Wandsworth Council - cynical rejection

A friend of Mr Mustard parked where the above sign is to be found in Replingham Road. SW18. Let us call him Mr P. He runs a business and drives all over London most weekdays to supervise the progress of various works. He isn't computer literate although does have a smart phone and his preference is for paying at the meter. Mr P generally pays when he should pay.

At this location, there wasn't a meter to pay at and so payment was not made and a PCN was the resultant outcome.

Mr Mustard made a simple challenge:

'There wasn't a parking meter in the direction of the arrow shown on the sign.'

Simple enough for the council to show there was a meter or to cancel the PCN, one would think? Er, no.

The writer may well have been satisfied, self evidently easily satisfied, but Mr Mustard wasn't. What was missing from the reply? Yes, a statement of the location of a parking meter.

Is a wraparound sticker on a pole good enough? It is a sticker which Mr Mustard didn't notice initially, because the Traffic Signs Regulations and General Directions 2016 do not sanction stickers as a valid sign format, so it is of zero legal validity.

There was a bit of a dire warning on the next page of the letter that you are risking having to pay an extra £55 if you fight on and lose.

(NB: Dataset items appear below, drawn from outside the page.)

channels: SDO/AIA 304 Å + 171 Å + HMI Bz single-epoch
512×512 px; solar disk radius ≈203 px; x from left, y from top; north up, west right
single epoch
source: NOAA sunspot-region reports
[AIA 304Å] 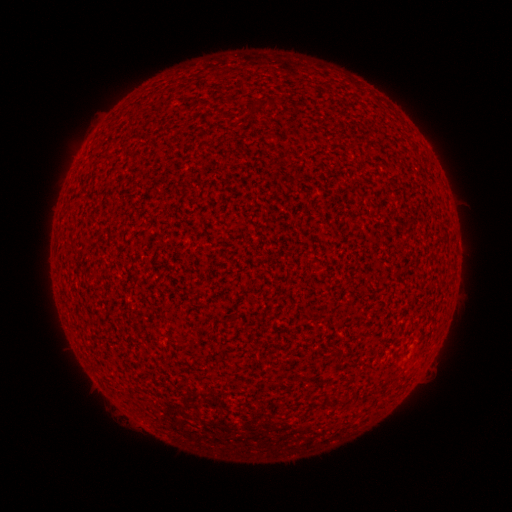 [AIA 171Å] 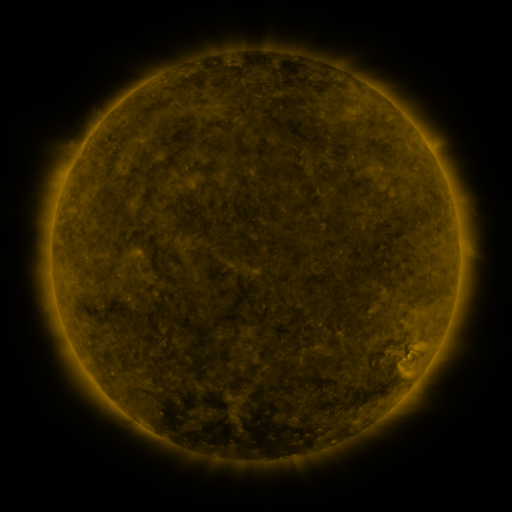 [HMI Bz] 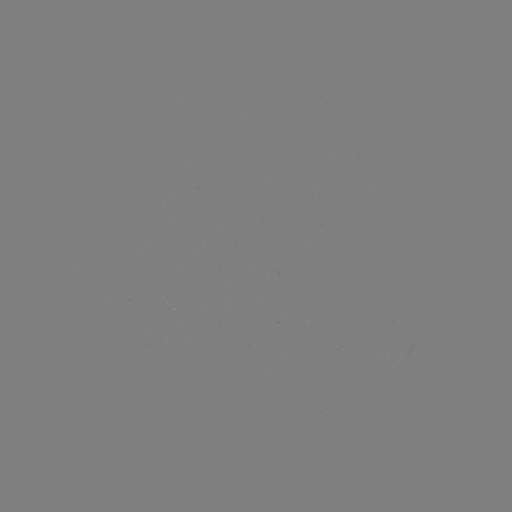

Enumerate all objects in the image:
(none)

Mr Mustard laughed and carried on, by waiting for the Notice to Owner to reach the keeper. He had made the informal challenge in his own name as anyone can challenge a PCN placed on a vehicle, as he might have been the driver on the day. Mr P told Mr Mustard once he received the Notice to Owner and so the 'formal representations' were duly made in the name of Mr P, as they have to be, ('formal representations' doesn't mean that you need to get out parchment and a quill pen, it just means they are the challenge by the keeper in response to the Notice to Owner). You may recognise the representations from the informal, PCN, stage.

'There wasn't a parking meter in the direction of the arrow shown on the sign.'

Consistency pays once you reach the tribunal, if you do. A month after the making of the formal representations, Wandsworth Council responded:


The first paragraph is a waste of time, everyone knows what the PCN was issued for but councils just can't stop trying to justify their actions even when they are plain wrong.

The second paragraph recognised what Mr Mustard knew was fact in the first place. What it does do is make the first rejection look like a cynical attempt to obtain payment for a PCN when the council had removed the meter and not updated the bay sign to reflect the fact that the only method of payment which was possible was by using a telephone. It was dishonest of them and many a motorist not represented by Mr Mustard would have paid up. Mr Mustard suggests that you never accept what a council says at face value but stress test it instead and use the internet to help you. Free help is always available for all sorts of problems with authority at PePiPoo. The link is to the council PCN forum but there are others for speeding and private parking charges etc. things that Mr Mustard does not involve himself in.

The signs in Wandsworth should all be changed, it isn't like they don't make millions out of parking tickets, they have a duty to erect signs which accord with Traffic Management Orders. Mr Mustard thinks he had better send a complaint to the Chief Executive.